2 -> 3 -> 4 -> 5 -> 7 -> 8 (inorder traversal) confirms BST

Annotated Code

DSA Go

package main

import (
	"fmt"
	"math"
)

type TreeNode struct {
	Val   int
	Left  *TreeNode
	Right *TreeNode
}

func isValidBST(root *TreeNode) bool {
	return validate(root, math.Inf(-1), math.Inf(1))
}

func validate(node *TreeNode, min, max float64) bool {
	if node == nil {
		return true
	}
	val := float64(node.Val)
	if val <= min || val >= max {
		return false
	}
	// Check left subtree with updated max
	if !validate(node.Left, min, val) {
		return false
	}
	// Check right subtree with updated min
	if !validate(node.Right, val, max) {
		return false
	}
	return true
}

func main() {
	root := &TreeNode{Val: 5}
	root.Left = &TreeNode{Val: 3}
	root.Right = &TreeNode{Val: 7}
	root.Left.Left = &TreeNode{Val: 2}
	root.Left.Right = &TreeNode{Val: 4}
	root.Right.Right = &TreeNode{Val: 8}

	fmt.Println(isValidBST(root))
}

return validate(root, math.Inf(-1), math.Inf(1))
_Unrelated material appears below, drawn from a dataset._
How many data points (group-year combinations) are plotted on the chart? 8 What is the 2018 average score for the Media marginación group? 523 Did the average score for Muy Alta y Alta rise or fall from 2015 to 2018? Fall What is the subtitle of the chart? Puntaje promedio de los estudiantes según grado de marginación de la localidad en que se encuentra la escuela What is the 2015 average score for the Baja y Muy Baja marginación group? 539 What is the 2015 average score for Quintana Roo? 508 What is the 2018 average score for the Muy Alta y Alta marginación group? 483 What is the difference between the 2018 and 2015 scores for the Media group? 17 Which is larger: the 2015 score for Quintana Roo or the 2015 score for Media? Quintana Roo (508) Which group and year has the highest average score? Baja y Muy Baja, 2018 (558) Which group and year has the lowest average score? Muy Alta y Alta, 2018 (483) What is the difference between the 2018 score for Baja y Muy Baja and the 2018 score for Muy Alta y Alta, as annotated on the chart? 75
start validation with infinite range for root

if node == nil {
	return true
}

empty node is valid BST by definition

if val <= min || val >= max {
	return false
}

check if current node violates min/max range

if !validate(node.Left, min, val) {
	return false
}

validate left subtree with updated max limit

if !validate(node.Right, val, max) {
	return false
}

validate right subtree with updated min limit

OutputSuccess

true

Complexity Analysis

Time: O(n) because we visit each node once to check BST property

Space: O(h) where h is tree height due to recursion stack

vs Alternative: Compared to inorder traversal checking sorted order, this method checks constraints directly during traversal, saving extra space for storing values

Edge Cases

Empty tree

Returns true because empty tree is a valid BST

DSA Go

if node == nil {
	return true
}

Single node tree

Returns true because single node satisfies BST rules

DSA Go

if node == nil {
	return true
}

Tree with duplicate values

Returns false because BST does not allow duplicates (<= or >= fails)

DSA Go

if val <= min || val >= max {
	return false
}

When to Use This Pattern

When you need to confirm if a binary tree follows the BST rules, use range limits during recursion to validate each node's value fits between allowed min and max.

Common Mistakes

Mistake: Only checking immediate children values without considering entire subtree range
Fix: Pass down min and max limits to ensure all descendants satisfy BST property

Summary

Checks if a binary tree is a valid binary search tree by ensuring all nodes fit within value ranges.

Use when you want to verify the BST property in a binary tree structure.

The key insight is to track allowed min and max values for each node during recursion.